Двуллер-3. Ацетоновые детки
Шрифт:
Тут в кустах хрустнуло. Петрушкин посветил на звук фонариком – в луче света стоял старик в белом брезентовом плаще.
– Вечер добрый… – сказал дед.
– Здравствуйте… – сказал ему Бесчетнов, а Петрушкин только кивнул.
Дед подошел.
– Я извиняюсь, а вы, говорили мне, отец того мужчины-то, что нашли здесь? – спросил дед, глядя на Петрушкина странными рыбьими глазами.
– Верно вам говорили… – ответил Петрушкин.
– Сочувствую вам… – сказал старик. – Такое горе… не дай Бог… А детишки – внучата ваши?
– Внучата,
– А еще-то детишки у вас есть? – спросил дед.
«Ишь, любопытный… – подумал Бесчетнов. – Будут потом год сплетничать по селу, кости Петрушкину перемывать».
– Нету больше… – ответил Петрушкин. – Один был у нас сын.

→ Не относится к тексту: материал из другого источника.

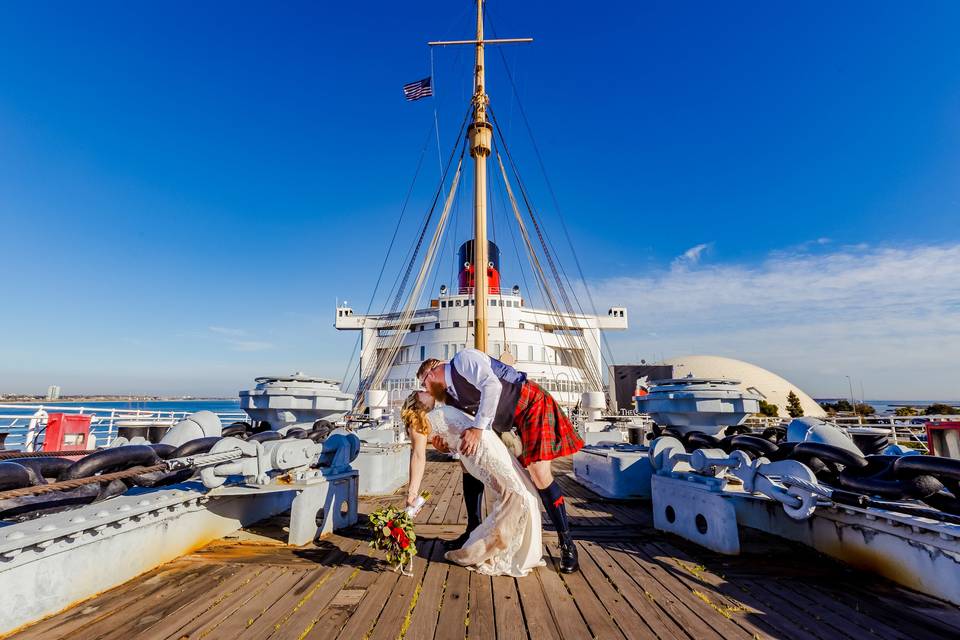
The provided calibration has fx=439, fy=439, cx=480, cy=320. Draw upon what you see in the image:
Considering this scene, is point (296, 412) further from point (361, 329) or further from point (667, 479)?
point (361, 329)

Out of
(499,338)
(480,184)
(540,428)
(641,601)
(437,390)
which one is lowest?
(641,601)

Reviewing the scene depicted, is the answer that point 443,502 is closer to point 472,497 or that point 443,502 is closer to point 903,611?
point 472,497

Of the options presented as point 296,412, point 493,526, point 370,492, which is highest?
point 296,412

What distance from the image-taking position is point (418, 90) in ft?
43.0

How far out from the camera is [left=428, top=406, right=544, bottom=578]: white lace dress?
2.84m

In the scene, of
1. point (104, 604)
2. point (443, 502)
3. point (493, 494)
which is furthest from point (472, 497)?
point (104, 604)

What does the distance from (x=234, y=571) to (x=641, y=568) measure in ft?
9.02

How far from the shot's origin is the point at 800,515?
2871mm

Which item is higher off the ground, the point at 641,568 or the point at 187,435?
the point at 187,435

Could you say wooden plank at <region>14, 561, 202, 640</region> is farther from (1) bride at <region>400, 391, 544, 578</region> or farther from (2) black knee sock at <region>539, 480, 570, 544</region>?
(2) black knee sock at <region>539, 480, 570, 544</region>

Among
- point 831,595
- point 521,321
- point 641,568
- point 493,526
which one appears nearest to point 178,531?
point 493,526

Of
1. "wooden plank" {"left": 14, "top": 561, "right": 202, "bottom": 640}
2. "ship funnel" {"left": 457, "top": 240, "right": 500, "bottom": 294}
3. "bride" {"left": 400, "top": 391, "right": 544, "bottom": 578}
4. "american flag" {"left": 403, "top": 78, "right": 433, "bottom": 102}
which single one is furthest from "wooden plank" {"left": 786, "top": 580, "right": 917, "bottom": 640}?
"ship funnel" {"left": 457, "top": 240, "right": 500, "bottom": 294}

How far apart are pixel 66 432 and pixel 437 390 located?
29.2 ft

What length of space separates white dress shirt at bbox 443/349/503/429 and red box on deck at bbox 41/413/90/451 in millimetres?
8148
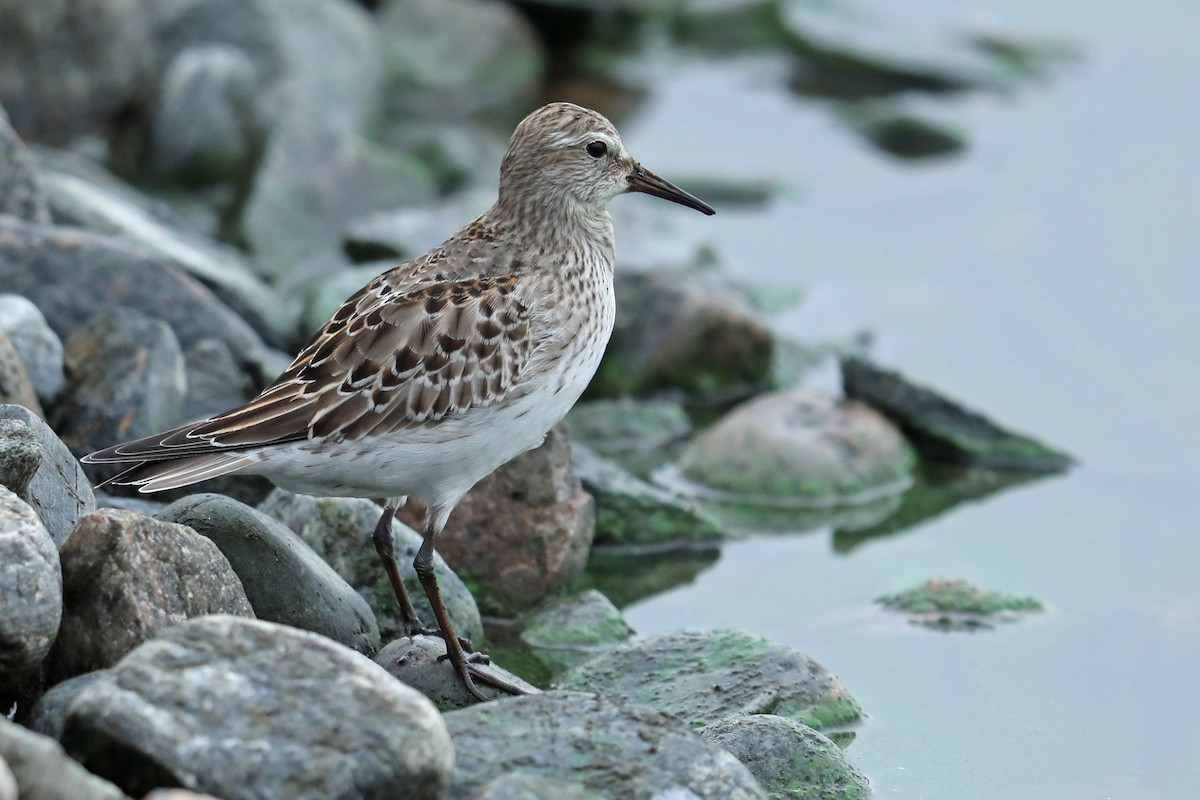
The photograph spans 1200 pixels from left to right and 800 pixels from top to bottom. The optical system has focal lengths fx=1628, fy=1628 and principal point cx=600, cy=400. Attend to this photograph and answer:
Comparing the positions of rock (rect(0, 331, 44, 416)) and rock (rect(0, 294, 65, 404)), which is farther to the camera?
rock (rect(0, 294, 65, 404))

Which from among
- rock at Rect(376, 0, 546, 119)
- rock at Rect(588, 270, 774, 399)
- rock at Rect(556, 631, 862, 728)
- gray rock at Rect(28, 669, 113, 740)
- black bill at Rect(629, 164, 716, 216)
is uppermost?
rock at Rect(376, 0, 546, 119)

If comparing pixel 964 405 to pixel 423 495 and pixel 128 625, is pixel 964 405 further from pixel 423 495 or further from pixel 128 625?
pixel 128 625

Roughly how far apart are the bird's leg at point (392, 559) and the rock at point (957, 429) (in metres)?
4.36

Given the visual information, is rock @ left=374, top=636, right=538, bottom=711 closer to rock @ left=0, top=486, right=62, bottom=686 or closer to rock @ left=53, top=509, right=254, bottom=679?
rock @ left=53, top=509, right=254, bottom=679

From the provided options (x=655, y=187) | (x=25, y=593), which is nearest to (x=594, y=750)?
(x=25, y=593)

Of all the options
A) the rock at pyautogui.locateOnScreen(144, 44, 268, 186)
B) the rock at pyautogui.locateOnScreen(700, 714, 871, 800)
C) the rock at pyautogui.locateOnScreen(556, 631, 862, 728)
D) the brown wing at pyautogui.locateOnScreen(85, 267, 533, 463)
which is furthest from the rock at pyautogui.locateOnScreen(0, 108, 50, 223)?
the rock at pyautogui.locateOnScreen(700, 714, 871, 800)

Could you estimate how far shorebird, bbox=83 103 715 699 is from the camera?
6.72 metres

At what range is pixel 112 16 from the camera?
44.9 feet

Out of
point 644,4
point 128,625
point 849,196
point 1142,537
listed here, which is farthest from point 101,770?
point 644,4

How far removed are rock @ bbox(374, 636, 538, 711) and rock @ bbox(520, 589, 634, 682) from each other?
3.46ft

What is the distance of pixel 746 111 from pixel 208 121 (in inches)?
242

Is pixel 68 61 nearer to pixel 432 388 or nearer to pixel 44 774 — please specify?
pixel 432 388

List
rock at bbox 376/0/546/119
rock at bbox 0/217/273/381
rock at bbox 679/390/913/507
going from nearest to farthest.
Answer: rock at bbox 0/217/273/381 < rock at bbox 679/390/913/507 < rock at bbox 376/0/546/119

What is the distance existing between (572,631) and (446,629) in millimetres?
1468
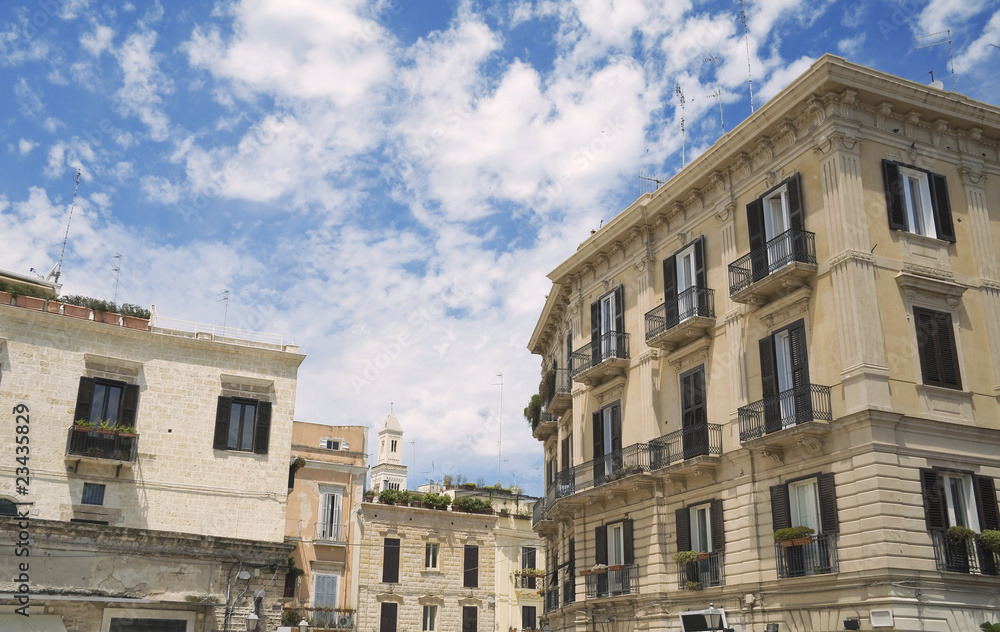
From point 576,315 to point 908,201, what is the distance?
13187 millimetres

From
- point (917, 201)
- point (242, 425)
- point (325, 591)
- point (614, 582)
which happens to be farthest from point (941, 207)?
point (325, 591)

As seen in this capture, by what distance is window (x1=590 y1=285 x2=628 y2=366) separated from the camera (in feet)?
95.3

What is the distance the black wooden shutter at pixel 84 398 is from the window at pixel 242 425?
393cm

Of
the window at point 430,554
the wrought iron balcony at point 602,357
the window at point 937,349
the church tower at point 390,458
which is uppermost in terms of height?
the church tower at point 390,458

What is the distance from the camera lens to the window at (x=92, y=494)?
28138mm

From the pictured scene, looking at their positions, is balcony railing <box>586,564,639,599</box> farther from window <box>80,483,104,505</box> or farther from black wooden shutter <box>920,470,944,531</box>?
window <box>80,483,104,505</box>

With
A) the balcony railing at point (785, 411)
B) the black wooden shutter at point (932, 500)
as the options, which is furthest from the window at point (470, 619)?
the black wooden shutter at point (932, 500)

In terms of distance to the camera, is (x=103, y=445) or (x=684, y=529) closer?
(x=684, y=529)

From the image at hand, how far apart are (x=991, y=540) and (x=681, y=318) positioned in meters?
9.82

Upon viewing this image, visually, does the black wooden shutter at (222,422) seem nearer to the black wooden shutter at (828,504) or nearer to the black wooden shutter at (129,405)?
the black wooden shutter at (129,405)

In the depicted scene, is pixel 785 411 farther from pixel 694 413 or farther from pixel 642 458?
pixel 642 458

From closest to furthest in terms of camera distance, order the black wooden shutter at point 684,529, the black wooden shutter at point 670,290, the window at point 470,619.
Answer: the black wooden shutter at point 684,529, the black wooden shutter at point 670,290, the window at point 470,619

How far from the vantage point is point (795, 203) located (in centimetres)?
2283

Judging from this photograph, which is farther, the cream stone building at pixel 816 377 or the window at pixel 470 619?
the window at pixel 470 619
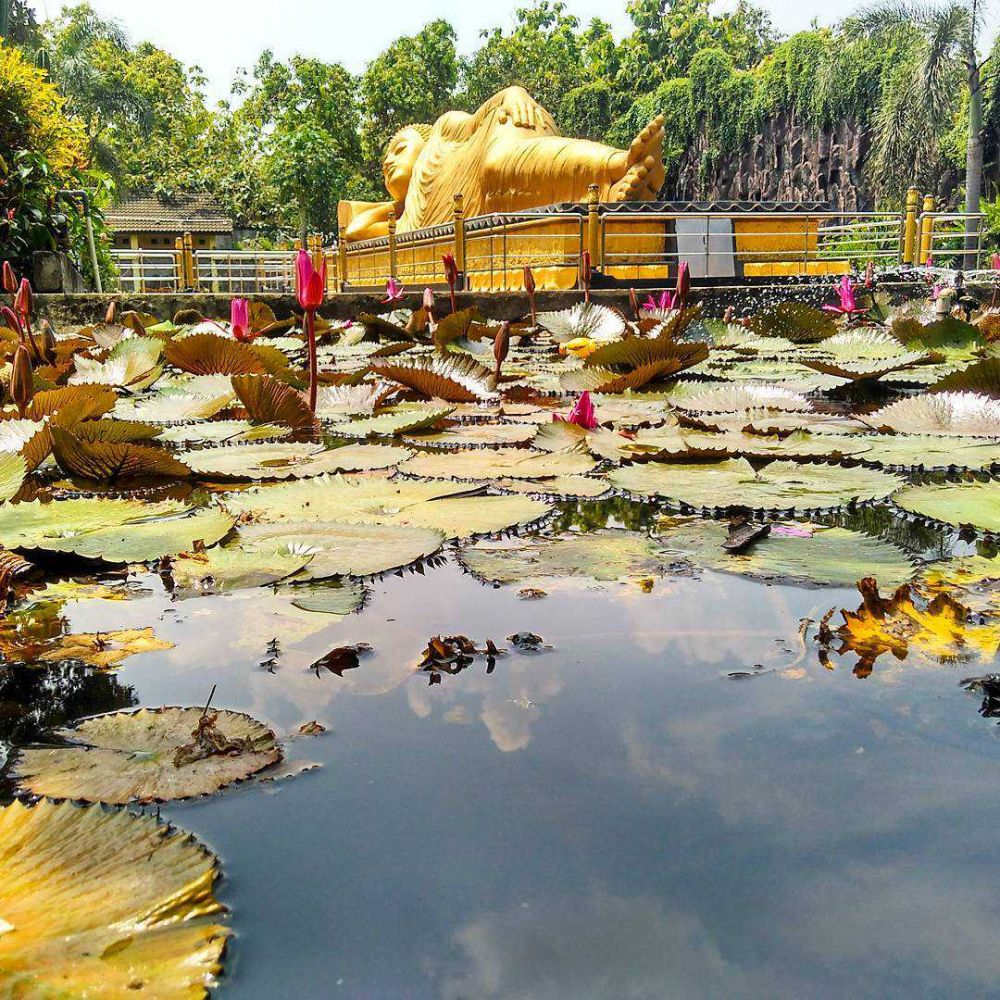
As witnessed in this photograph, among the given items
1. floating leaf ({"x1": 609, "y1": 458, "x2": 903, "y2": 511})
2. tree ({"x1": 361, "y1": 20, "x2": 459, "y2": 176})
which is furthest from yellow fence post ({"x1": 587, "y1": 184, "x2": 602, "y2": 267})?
tree ({"x1": 361, "y1": 20, "x2": 459, "y2": 176})

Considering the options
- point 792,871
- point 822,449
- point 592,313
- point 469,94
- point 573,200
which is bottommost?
point 792,871

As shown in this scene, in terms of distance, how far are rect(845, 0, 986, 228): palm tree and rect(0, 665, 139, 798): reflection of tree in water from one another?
16657 millimetres

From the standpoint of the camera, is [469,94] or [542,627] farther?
→ [469,94]

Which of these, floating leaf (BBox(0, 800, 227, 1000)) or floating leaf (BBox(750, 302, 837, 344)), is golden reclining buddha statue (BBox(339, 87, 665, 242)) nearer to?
floating leaf (BBox(750, 302, 837, 344))

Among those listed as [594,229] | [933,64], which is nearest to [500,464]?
[594,229]

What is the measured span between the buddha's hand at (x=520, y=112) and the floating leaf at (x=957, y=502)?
35.6ft

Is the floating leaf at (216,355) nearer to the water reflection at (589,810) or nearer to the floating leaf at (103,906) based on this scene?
the water reflection at (589,810)

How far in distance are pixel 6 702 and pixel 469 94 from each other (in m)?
33.9

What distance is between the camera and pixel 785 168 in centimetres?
2364

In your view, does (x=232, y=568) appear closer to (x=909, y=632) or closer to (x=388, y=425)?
(x=909, y=632)

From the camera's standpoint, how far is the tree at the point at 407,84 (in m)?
28.9

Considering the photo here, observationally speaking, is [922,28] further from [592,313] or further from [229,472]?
[229,472]

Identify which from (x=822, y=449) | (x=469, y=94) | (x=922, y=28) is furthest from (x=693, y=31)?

Такой был сын – душа радовалась, сынище!
– А что следователи говорят – нашли убивца-то? – полюбопытствовал дед, уставясь на Бесчетнова.
– Говорят – ищут… – устало ответил Бесчетнов.
– Ну да… ну да… – проговорил дед, как-то вдруг уйдя в себя.
– А ты что, дед, знаешь чего? – вдруг насторожился Бесчетнов.
– Да откуда же мне знать? – пожал плечами дед. – Наше дело стариковское – с огорода на печку, с печки – на огород…
– Так, может, подскажешь чего? – спросил Бесчетнов, решивший, что неспроста объявился этот дед.
– Не, ничего не подскажу… – решительно сказал дед.
«А чего же пришел? – подумал Бесчетнов. – Или думал, мы тут поминаем, ждал, что нальем?»..
– Давай отойдем, дед… – сказал Бесчетнов, и они отошли от берега так, чтобы Петрушкину не было слышно, о чем они говорят.
– Вот скажи мне, возможно ли, чтобы двое детей – один семи, другой трех с половиной лет – забежали куда-нибудь в лес и сейчас там плутали? – спросил Бесчетнов.
– Плутать – дело нехитрое… – ответил дед. – А по ночам сейчас тепло еще – не замерзнут. Но… – помялся он. – Лес тут жидкий – вышли бы они уже давно. Если бы живые были…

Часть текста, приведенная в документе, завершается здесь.